The Indian Institute of Management Ahmedabad’s alumni-led Healthcare Special Interest Group and TiE Mumbai organised IIMPACT HEALTH 2021: Global Shifts, Disruptions & The Age of Unicorns – Scaling Healthcare Innovation in India conclave from 16th to 17th September, 2021. The conclave brought together thought leaders, VCs, successful Indian and global healthcare and healthtech entrepreneurs to decode what it takes to build a large and successful healthcare company in India, the institutions notified via a joint statement.
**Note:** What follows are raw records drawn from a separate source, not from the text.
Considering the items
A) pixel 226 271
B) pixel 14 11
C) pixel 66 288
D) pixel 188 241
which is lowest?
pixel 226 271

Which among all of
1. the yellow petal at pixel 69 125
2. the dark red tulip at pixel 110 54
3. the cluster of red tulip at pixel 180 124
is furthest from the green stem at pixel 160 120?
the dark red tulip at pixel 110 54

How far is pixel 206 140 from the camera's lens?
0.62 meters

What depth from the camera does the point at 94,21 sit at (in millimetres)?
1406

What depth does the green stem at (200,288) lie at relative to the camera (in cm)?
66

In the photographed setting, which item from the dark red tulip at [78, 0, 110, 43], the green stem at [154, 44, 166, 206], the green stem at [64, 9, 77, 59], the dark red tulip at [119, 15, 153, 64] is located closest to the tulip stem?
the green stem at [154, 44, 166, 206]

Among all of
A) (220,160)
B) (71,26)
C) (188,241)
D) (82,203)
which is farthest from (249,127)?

The statement informed that the welcome address was conferred by Amit Mookim, President, TiE Mumbai where he underlined some of the real-world challenges to be solved by healthcare entrepreneurs. He said, “The pandemic has stretched poor healthcare infrastructure, severely impacted mental health and has increased obesity risks. This has thus accelerated tech adoption, has fast-tracked innovation and re-prioritized public health spends.”
Further, in his inaugural address Professor Saral Mukherjee, Faculty, Production and Quantitative Methods Area, IIMA, and Dean (Alumni and Externa Relations) said, “Indian pharma is at the cusp of a once-in-a-lifetime disruption with drastic change in supply chain infrastructure, decline of small traders, increased differentiation, emergence of D2C brands, centrality of supply chain analytics and shifts in power balance.”
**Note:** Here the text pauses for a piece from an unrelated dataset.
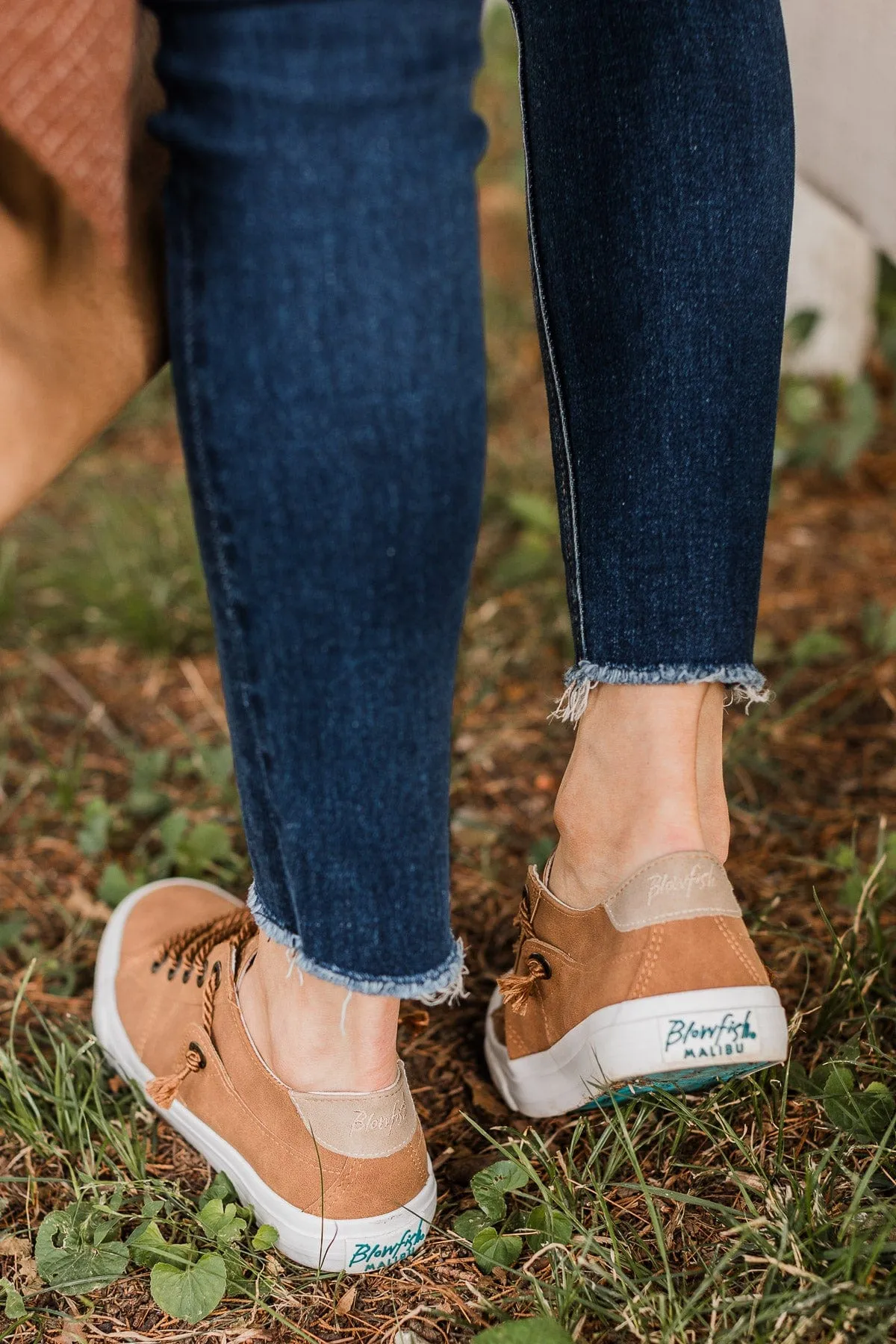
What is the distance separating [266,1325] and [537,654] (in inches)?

Adding to it, Sudarshan Jain, Secretary General, Indian Pharmaceutical Alliance (IPA) and anchor, IIMA Healthcare, ASIG, said, “India has gone through a lot of change in the last 18 months. Indian startups are at a cusp of great growth with the right mix of demographics and technology. Great ideas, endurance, talent and risk capital will create the right environment for success.”
Besides, Axel Baur, Senior Partner and Pharma and Healthcare Practice Leader, Asia, Mckinsey & Company, in his address, said that COVID has brought healthcare to the forefront in many ways. There is a 5-6x increase in telemedicine traffic in 2020 and IT and healthcare have seen the most PE/VC deals in ’20. Several innovations are in the pipeline, which will disrupt healthcare landscape by 2040 – These are namely innovative vaccines, cell therapy and regenerative medicine, tech-enabled care delivery, AI and cognitive devices, 3D printing, etc. He added that customer-centric digital health value pools are expected to grow at 22 per cent CAGR by 2025. Digital health is likely to grow from less than two per cent penetration currently to around 15 per cent and grow at 35 per cent CAGR. e-diagnostics, teleconsulting, e-pharmacy, B2B marketplace will comprise $31 billion online spend in 2031 while offline spend will rise to $177 billion at nine per cent CAGR.
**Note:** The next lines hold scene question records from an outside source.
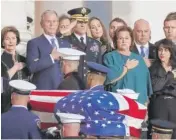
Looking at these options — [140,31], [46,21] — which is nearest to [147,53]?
[140,31]

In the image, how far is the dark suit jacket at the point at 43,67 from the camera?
9.41m

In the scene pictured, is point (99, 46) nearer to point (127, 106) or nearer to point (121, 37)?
point (121, 37)

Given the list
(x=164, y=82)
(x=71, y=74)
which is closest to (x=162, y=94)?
(x=164, y=82)

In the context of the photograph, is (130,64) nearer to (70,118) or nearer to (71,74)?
(71,74)

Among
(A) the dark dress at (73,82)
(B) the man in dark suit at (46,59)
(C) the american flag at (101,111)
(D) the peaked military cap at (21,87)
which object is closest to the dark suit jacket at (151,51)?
(B) the man in dark suit at (46,59)

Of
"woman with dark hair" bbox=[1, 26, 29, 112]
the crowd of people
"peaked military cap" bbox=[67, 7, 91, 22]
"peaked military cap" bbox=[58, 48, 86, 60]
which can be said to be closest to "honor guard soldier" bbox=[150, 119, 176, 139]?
the crowd of people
Kiran Mazumdar Shaw, Executive Chairperson, Biocon Biologics and Executive Chairperson, Biocon, in her keynote address said that companies that challenge the status-quo, stand out and make a mark, those that differentiate and follow a business model, which is not a me-too model and create value are the ones that succeed. She added that approvability of ideas is low in biotech, the gestation period being longer; while in IT, it is much faster. VCs need to invest in high science, bold innovative ideas and understand the risk and opportunity, and know how to measure value.